Временем нет, и подолгу не будет Нептунова сына,[54]

И Пирифоя[55] уста нежные держат его;

И предпочтен уж царем, – зачем отрекаться от правды? —

Федре жене Пирифой, и Пирифой же тебе.

Да и не этим одним наносит он нам оскорбленье,

В более важных делах оба поруганы мы.

Брату разбив моему тяжелой дубиною кости,[56]

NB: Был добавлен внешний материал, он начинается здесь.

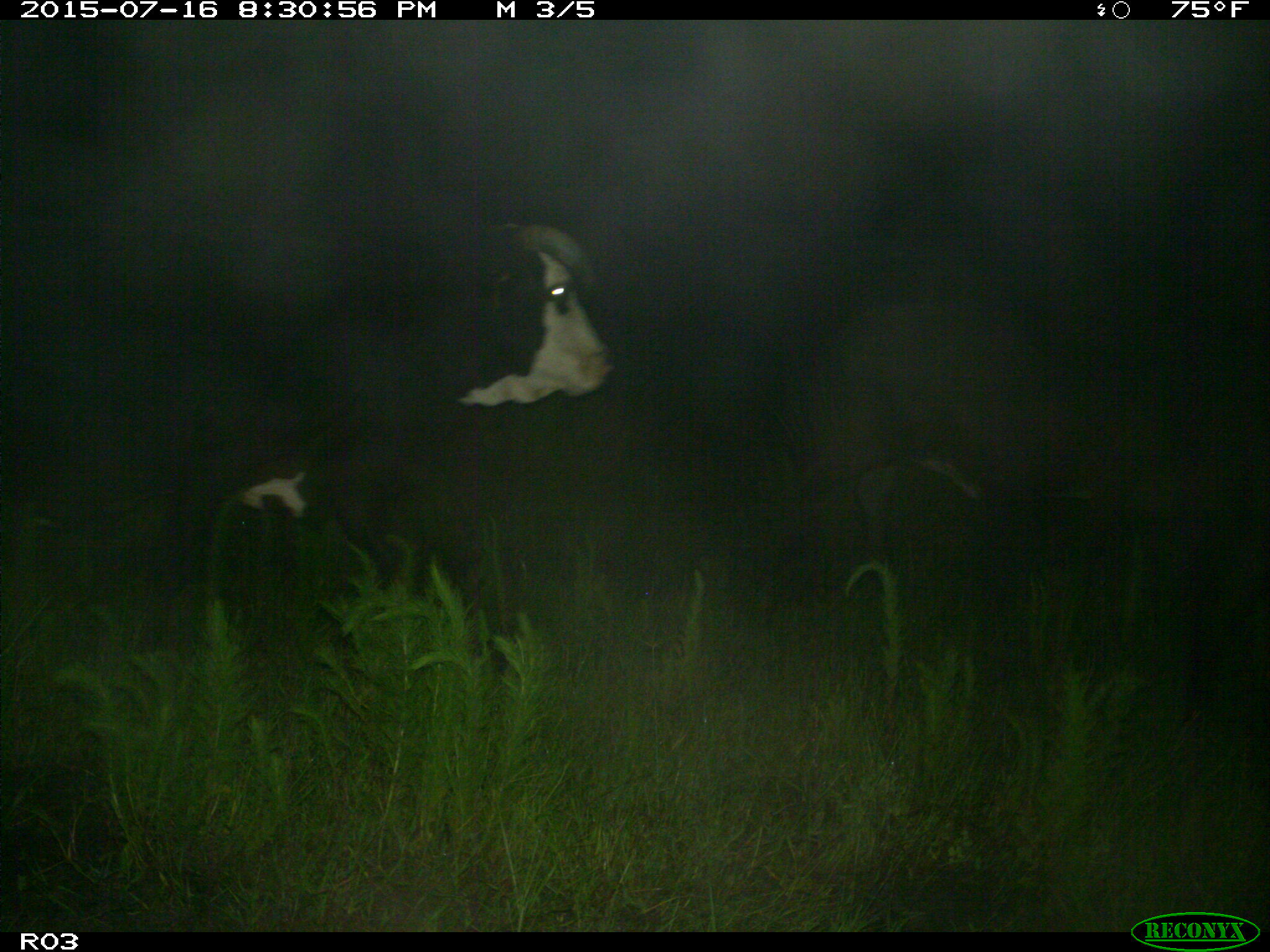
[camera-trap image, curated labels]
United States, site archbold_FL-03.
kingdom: Animalia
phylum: Chordata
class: Mammalia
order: Artiodactyla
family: Bovidae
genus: Bos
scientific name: Bos taurus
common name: domestic cow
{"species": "Bos taurus (domestic cow)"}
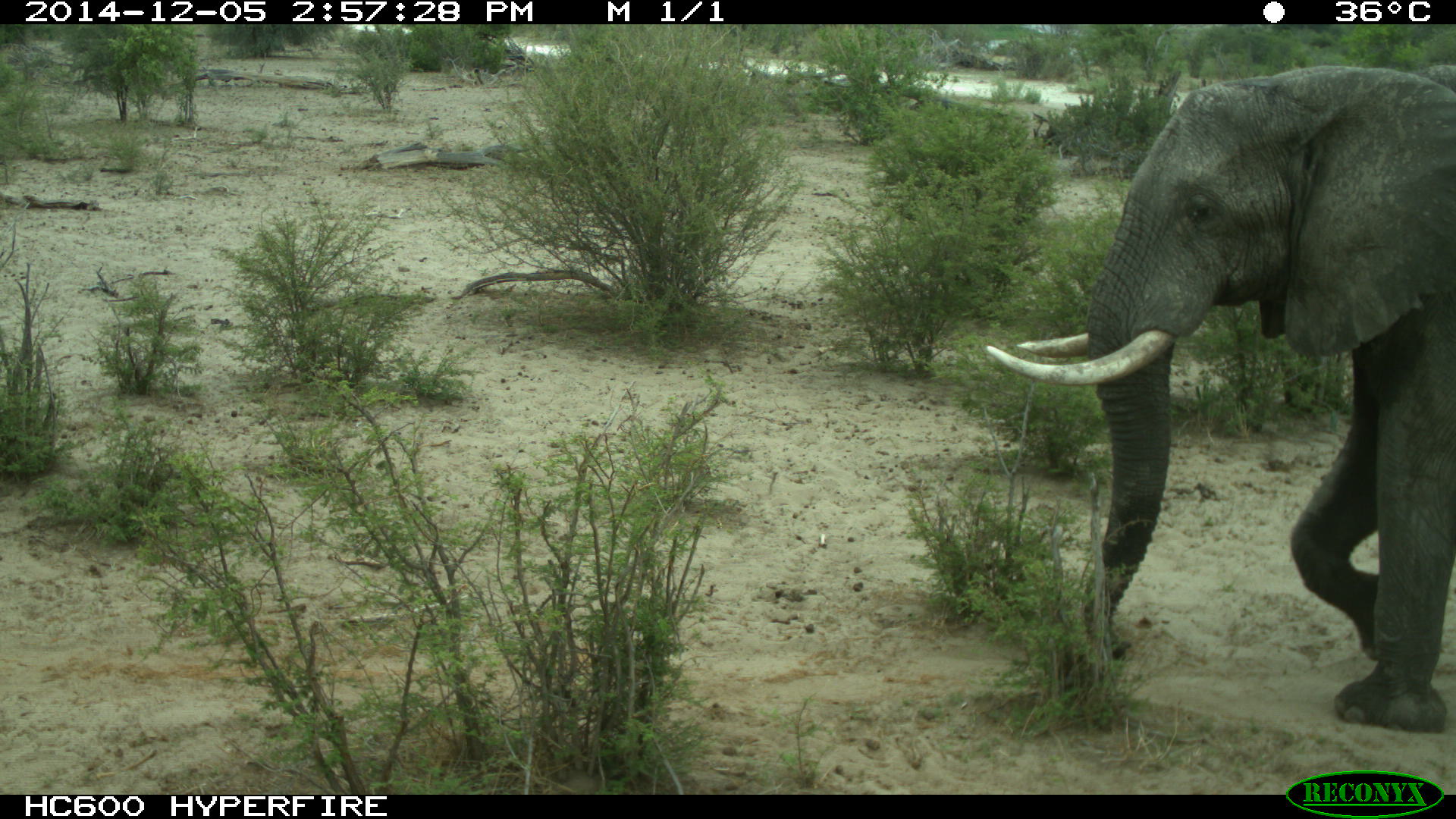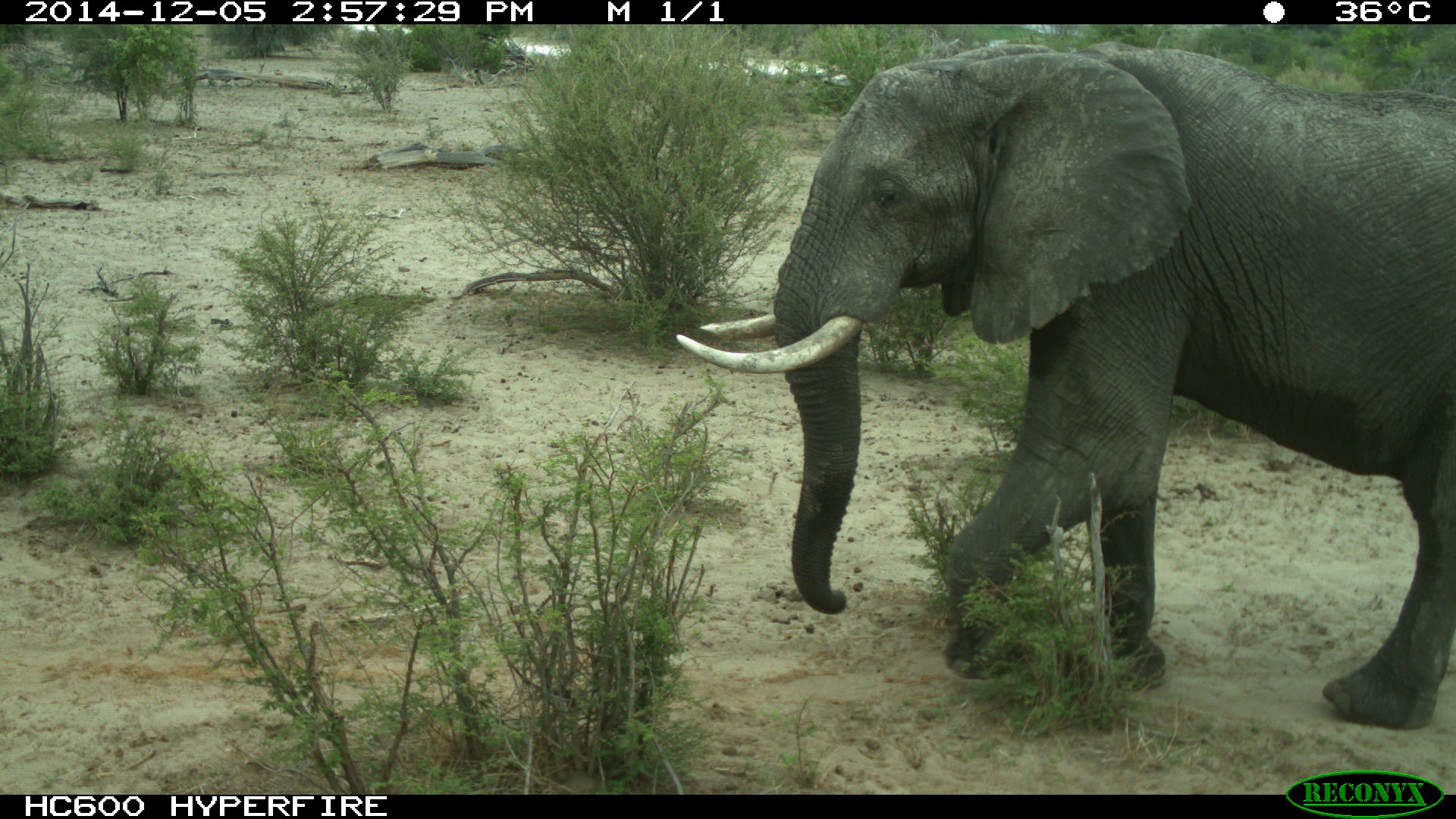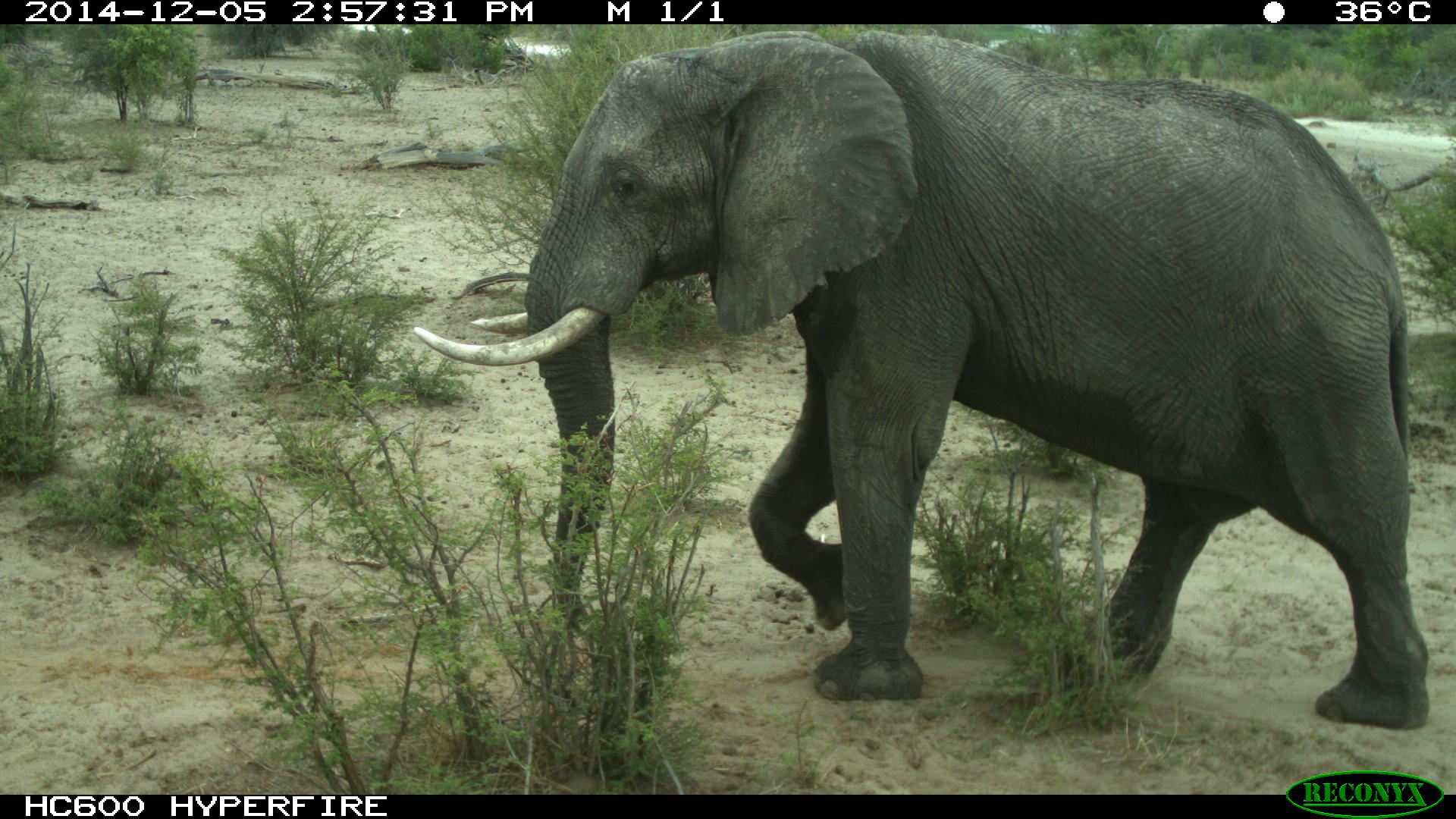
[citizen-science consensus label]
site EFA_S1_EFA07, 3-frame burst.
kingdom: Animalia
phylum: Chordata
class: Mammalia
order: Proboscidea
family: Elephantidae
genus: Loxodonta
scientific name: Loxodonta africana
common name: african bush elephant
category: elephant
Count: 1.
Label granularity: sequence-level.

Кинул он наземь; сестру бросил в добычу зверям.

Первой в сраженьи была среди боевых амазонок[57]

Та, что тебя родила, сына достойная мать.

Где же, ты спросишь, она? Мечом убита Тезея,[58]

Даже залогом таким мать не спаслась от беды.

И не женою была, ей брачный не теплился факел…

А для чего? Чтоб царем сын незаконный не стал.

Братьев прибавил тебе от меня, но рождения всех их

Сам был причиной Тезей, верь мне, нее, Гипполит.

О, когда бы тебе зловредные, чудный красавец,

В самое время родов дети погибли мои!

Что же, теперь уважай родителя нежного ложе,

Хоть избегает тебя и отрекается въявь!

Пасынок, к мачехе ты не бойся подняться на ложе,

Не устрашай-же души страхом названий пустых!

Святость старинная та, – нет места ей в будущем веке,

В сельской державе[59] ее только Сатурн наблюдал.

Вышний Юпитер святым наслаждение каждое сделал;

Взявши сестру за себя, все разрешил он и нам.

Крепкою цепью лишь то родство людей сочетает,

Коему узы сама матерь Венера сплела.

Трудно ли так? Лишь страсть затаи и молися Венере, —

Каждый проступок прикрыть именем можно родства.